Lane splitting has two primary benefits. First, lane splitting allows motorcycles to reduce the risk of rear-end collisions in slowing or stopped traffic. Motorcycles avoid getting hit from behind by moving to the lane line, and passing stopped or slowing vehicles.
Second, lane splitting reduces intersection backups. When motorcycles move into the space between lanes, they free up space in the lanes for passenger vehicles. This does not reduce the number of vehicles on the road. But it does allow more vehicles to fit within a given space.
Conversely, lane splitting exposes motorcycles to blind spot accidents. Drivers already have a hard time spotting motorcycles in their blind spots. Allowing motorcycles to travel between lanes — where cars are not expecting to see them — puts motorcycles in danger of getting hit by vehicles changing lanes.
A maneuver similar to lane splitting is lane filtering. Many states that considered legalizing lane splitting instead legalized lane filtering. Lane filtering differs from lane splitting in one important respect. In lane filtering, motorcycles cannot travel on the lane lines. But they can travel between lanes to pass stopped vehicles.
Maryland law prohibits lane filtering. Even when passing stopped vehicles, motorcycles must occupy a lane and cannot travel between lanes. Unlike the lane splitting bill, Maryland’s legislature has not considered a bill legalizing lane filtering.
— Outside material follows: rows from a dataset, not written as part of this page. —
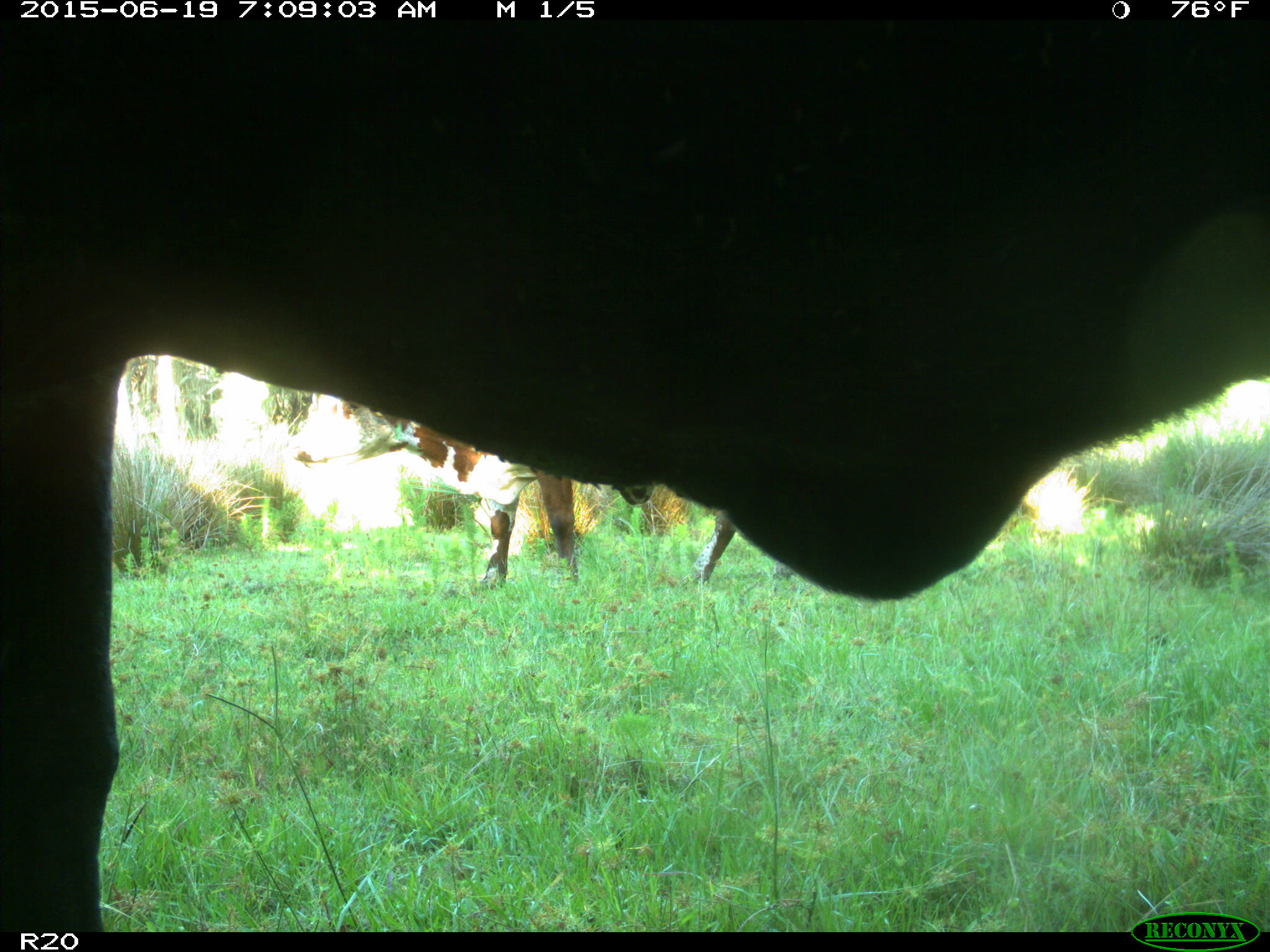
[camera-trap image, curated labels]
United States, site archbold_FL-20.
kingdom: Animalia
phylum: Chordata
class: Mammalia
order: Artiodactyla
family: Bovidae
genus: Bos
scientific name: Bos taurus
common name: domestic cow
Lane filtering accomplishes the same goals as lane splitting. Motorcycles can move out of a travel lane to avoid a rear-end collision in stopped traffic. But by limiting the maneuver to passing, motorcycles do not have the same exposure to blind-spot accidents as in lane splitting.
Motorcycling Safely and Legally in Maryland
Maryland does not allow lane splitting or filtering. Maryland’s lawmakers still believe that riding or passing on the lane lanes creates more risk to motorcyclists than remaining in traffic lanes.
Following the law by remaining in the lanes will help you avoid lane splitting or filtering citations.
However, motorcyclists remain exposed to the risk of a rear-end collision. As you approach slowing or stopped traffic, slow down early. Make yourself visible to vehicles behind you and leave yourself an escape route if a vehicle comes up quickly behind you.